Drupal /ˈdruːpəl/ is a free and open-source content-management framework written in PHP and distributed under the GNU General Public License. It is used as a back-end framework for at least 2.1% of all Web sites worldwide ranging from personal blogs to corporate, political, and government sites including WhiteHouse.gov and data.gov.uk. It is also used for knowledge management and business collaboration.
The standard release of Drupal, known as Drupal core, contains basic features common to content management systems. These include user account registration and maintenance, menu management, RSS feeds, taxonomy, page layout customization, and system administration. The Drupal core installation can serve as a simple Web site, a single- or multi-user blog, an Internet forum, or a community Web site providing for user-generated content.
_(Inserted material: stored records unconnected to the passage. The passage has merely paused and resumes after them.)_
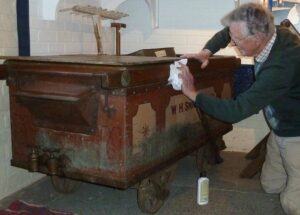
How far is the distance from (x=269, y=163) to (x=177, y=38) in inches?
62.6

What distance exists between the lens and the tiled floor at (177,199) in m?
2.36

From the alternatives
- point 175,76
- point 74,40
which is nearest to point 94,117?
point 175,76

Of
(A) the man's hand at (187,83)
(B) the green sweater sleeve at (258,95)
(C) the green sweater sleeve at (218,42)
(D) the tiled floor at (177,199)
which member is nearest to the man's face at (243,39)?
(B) the green sweater sleeve at (258,95)

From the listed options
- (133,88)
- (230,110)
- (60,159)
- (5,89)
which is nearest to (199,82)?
(230,110)

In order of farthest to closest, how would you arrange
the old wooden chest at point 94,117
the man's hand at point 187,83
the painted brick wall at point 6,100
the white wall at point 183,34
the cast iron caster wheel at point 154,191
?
the white wall at point 183,34 → the painted brick wall at point 6,100 → the cast iron caster wheel at point 154,191 → the man's hand at point 187,83 → the old wooden chest at point 94,117

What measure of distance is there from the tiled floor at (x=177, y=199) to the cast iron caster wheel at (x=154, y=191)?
0.22 feet

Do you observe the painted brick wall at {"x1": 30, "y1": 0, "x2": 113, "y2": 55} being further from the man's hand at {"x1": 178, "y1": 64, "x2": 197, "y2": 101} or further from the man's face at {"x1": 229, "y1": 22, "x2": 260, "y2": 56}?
the man's face at {"x1": 229, "y1": 22, "x2": 260, "y2": 56}

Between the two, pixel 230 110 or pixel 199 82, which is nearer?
pixel 230 110

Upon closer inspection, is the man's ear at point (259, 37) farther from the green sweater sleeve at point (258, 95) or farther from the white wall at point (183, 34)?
the white wall at point (183, 34)

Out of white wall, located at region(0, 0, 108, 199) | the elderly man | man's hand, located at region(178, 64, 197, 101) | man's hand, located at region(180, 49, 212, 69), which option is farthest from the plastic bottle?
white wall, located at region(0, 0, 108, 199)

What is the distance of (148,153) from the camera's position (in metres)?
2.11

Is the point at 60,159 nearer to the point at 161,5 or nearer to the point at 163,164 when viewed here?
the point at 163,164

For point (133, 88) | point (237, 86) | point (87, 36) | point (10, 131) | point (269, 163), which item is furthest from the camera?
point (237, 86)

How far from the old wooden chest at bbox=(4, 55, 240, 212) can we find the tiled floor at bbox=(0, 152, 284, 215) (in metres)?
0.27
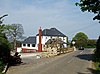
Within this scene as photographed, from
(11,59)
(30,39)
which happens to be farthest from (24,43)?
(11,59)

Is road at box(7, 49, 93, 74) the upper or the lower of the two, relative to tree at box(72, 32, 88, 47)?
lower

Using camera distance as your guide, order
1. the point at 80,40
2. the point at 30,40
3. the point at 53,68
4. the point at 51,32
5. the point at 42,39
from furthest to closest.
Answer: the point at 80,40 < the point at 51,32 < the point at 30,40 < the point at 42,39 < the point at 53,68

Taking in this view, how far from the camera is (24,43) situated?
347ft

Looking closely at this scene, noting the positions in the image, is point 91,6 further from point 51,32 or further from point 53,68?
point 51,32

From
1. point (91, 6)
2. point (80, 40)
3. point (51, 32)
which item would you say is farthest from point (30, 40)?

As of October 2014, there are more than 30,000 free community-contributed addons, known as contributed modules, available to alter and extend Drupal's core capabilities and add new features or customize Drupal's behavior and appearance. The Drupal community has more than 1 million members (as of October 2013) and 31,000 Developers (as of February 2014). Because of this plug-in extensibility and modular design, "The Drupal Overview" on Drupal's Web site describes it as a content management framework. Drupal is also described[by whom?] as a Web application framework, as it meets the generally accepted[by whom?] feature requirements for such frameworks.
Although Drupal offers a sophisticated programming interface for developers, basic Web site installation and administration of the framework requires no programming skills.
Drupal runs on any computing platform that supports both a Web server capable of running PHP (including Apache, LiteSpeed, IIS, Lighttpd, Hiawatha, Cherokee or Nginx) and a database (such as MySQL, MongoDB, MariaDB, PostgreSQL, SQLite, or Microsoft SQL Server) to store content and settings.